The Shared Space And How To Use It
We’ve already talked about the shared space and how important it is, so lets get right into the nitty gritty with things you can do to manipulate it.

  • Having anything representative of the game world in this space will increase immersion. ANYTHING, so long as it is representative of the game world. More on this in the next article.
  • Maps of areas, even during non combat encounters, will keep players minds focused on the terrain and spark their minds for ways to do things with the terrain.
  • The more 3D the shared space is, the better. Minis and other 3D effects in the shared space will engage different parts of the visual cortex and increase how the players think about the game world.
  • Physical props on a 1:1 scale (an actual cup to represent the chalice they are searching for, an actual letter that they find) will make the players engage the game world on a more 1:1 scale. Seeing the cup in front of them, and even picking it up and maneuvering it) will help them visualize the Orc or Alien they fight 10 minutes later at an actual 1:1 size. That is, until you bring out the mini for it….
  • Switching from 1:1 scale to a much smaller 1:64 or 1:100 scale will break the 1:1 mentality. Once the minis are placed, they will make the game world seem like an encapsulated bubble in front of the players. Give descriptions of things BEFORE you place the map out front.

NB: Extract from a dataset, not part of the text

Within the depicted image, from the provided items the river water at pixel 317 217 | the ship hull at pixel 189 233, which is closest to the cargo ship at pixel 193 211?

Some of these ideas will work better with visual and tactile based people, but they are inherent to the ways that all of our minds work. Manipulating this perception of the physical space manipulates the perception of the game world being built inside the players’ heads. These are all tricks of basic perceptive psychology, but they really work on a fundamental level when implemented. Try some at your next game and see how it changes the way the game goes. Enforce a no pop on the table rule, or put a riser under the map to keep it up off the table and see how it changes the game. The advice mentioned above is just what I could think of while writing this article. There are many more perceptive space tricks that can be used in this way. So what ones do you instinctively use at your table? What physical space tricks help you run a great game?